PETUNJUK PENGERJAAN:
(a) Salin bagian kutipan tentang demokrasi di antara "demokratis bermasyarakat" dan "dalam suatu masyarakat.", termasuk kedua ujungnya.
(b) Daftarkan semua sifat yang dilekatkan pada negara Republik Indonesia dalam kalimat terakhir kutipan tentang demokrasi.

KUTIPAN DOKUMEN:
==*==

Jumat, 04 Juli 2008

demokratis bermasyarakat

Demokrasi pada prinsipnya merupakan suatu kategori dinamis, bukan statis. Demokrasi tampak sebagai konsep yang universal. Anders Uhlin (1997: 10) menyatakan bahwa implementasi demokrasi di suatu negara dapat berbeda dengan negara lain, karena karakteristik sosial masyarakat dapat mempengaruhi penerapan nilai-nilai demokrasi yang universal tersebut. Demokrasi di Amerika Serikat dan negara-negara Eropa belum tentu dengan pola yang sama dapat diimplementasikan di negara Asia dan Afrika. Bahkan, pemilu yang dilaksanakan di Jerman memiliki perbedaan dengan pola yang diterapkan di Inggeris. Oleh karena itu, demokrasi pada dasarnya culturally bounded ketika diterapkan dalam suatu masyarakat.

Gagasan seputar demokrasi selalu ada perubahan-perubahan ke arah yang lebih baik. Oleh karena itu, suatu negara dapat disebut demokratis, jika dalam negara tersebut sudah berkembang proses-proses menuju kondisi yang lebih baik dalam pelaksanaan supremasi hukum, penegakkan HAM dan menjunjung tinggi kebebasan berekspresi dan prinsip kesadaran dalam konteks pluralisme.

Bung Hatta (1902-1980), salah seorang The Founding Fathers of the Republic menyatakan bahwa negara ini hanyalah negara Indonesia apabila dalam kenyataannya merupakan milik rakyat. Implementasi nilai-nilai kerakyatan mesti mengejawantah melalui suatu sistem institusional kekuasaan politik yang dikenal dengan demokrasi. Hatta menegaskan bahwa perjuangan kemerdekaan kita pada saat yang sama merupakan perjuangan bagi demokrasi dan bagi kemanusiaan. Penegakkan nilai-nilai demokrasi dan kemanusiaan, versi Hatta, merupakan tujuan yang signifikan dalam pergerakan dan perjuangan bagi perwujudan Indonesia adil dan makmur.

Inilah corak manusia Indonesia, yang dengan semangat kebangsaan yang tinggi, waktu menciptakan suatu sistem demokrasi yang tepat bagi Indonesia merdeka di masa datang. Betapapun juga, cita-cita demokrasi yang banyak sedikitnya bersendi kepada organisasi sosial di dalam masyarakat asli sendiri. Dalam segi politik dilaksanakan sistem perwakilan rakyat dengan musyawarah, berdasarkan kepentingan umum. Dalam segi ekonomi dilaksanakan koperasi sebagai dasar perekonomian rakyat, ditambah dengan kewajiban pemerintah untuk menguasai atau mengawasi cabang produksi yang penting bagi negara dan yang menguasai hajat hidup orang banyak. Dalam segi sosial adanya jaminan untuk perkembangan kepribadian manusia Indonesia yang bahagia, sejahtera, dan susila menjadi tujuan negara. Cita-cita luhur ini, menurut Hatta, tumbuh dengan semangat kebangsaan yang tinggi meretas perjuangan kemerdekaan dan menjadi dasar bagi pembentukan negara Republik Indonesia yang merdeka, bersatu, berdaulat, adil, dan makmur.

==*==

DATA TERCATAT:
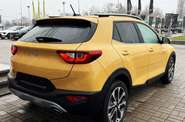 Kia Stonic Prestige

==*==

PENYELESAIAN TUGAS:
(a)
demokratis bermasyarakat

Demokrasi pada prinsipnya merupakan suatu kategori dinamis, bukan statis. Demokrasi tampak sebagai konsep yang universal. Anders Uhlin (1997: 10) menyatakan bahwa implementasi demokrasi di suatu negara dapat berbeda dengan negara lain, karena karakteristik sosial masyarakat dapat mempengaruhi penerapan nilai-nilai demokrasi yang universal tersebut. Demokrasi di Amerika Serikat dan negara-negara Eropa belum tentu dengan pola yang sama dapat diimplementasikan di negara Asia dan Afrika. Bahkan, pemilu yang dilaksanakan di Jerman memiliki perbedaan dengan pola yang diterapkan di Inggeris. Oleh karena itu, demokrasi pada dasarnya culturally bounded ketika diterapkan dalam suatu masyarakat.

(b)
- merdeka
- bersatu
- berdaulat
- adil
- makmur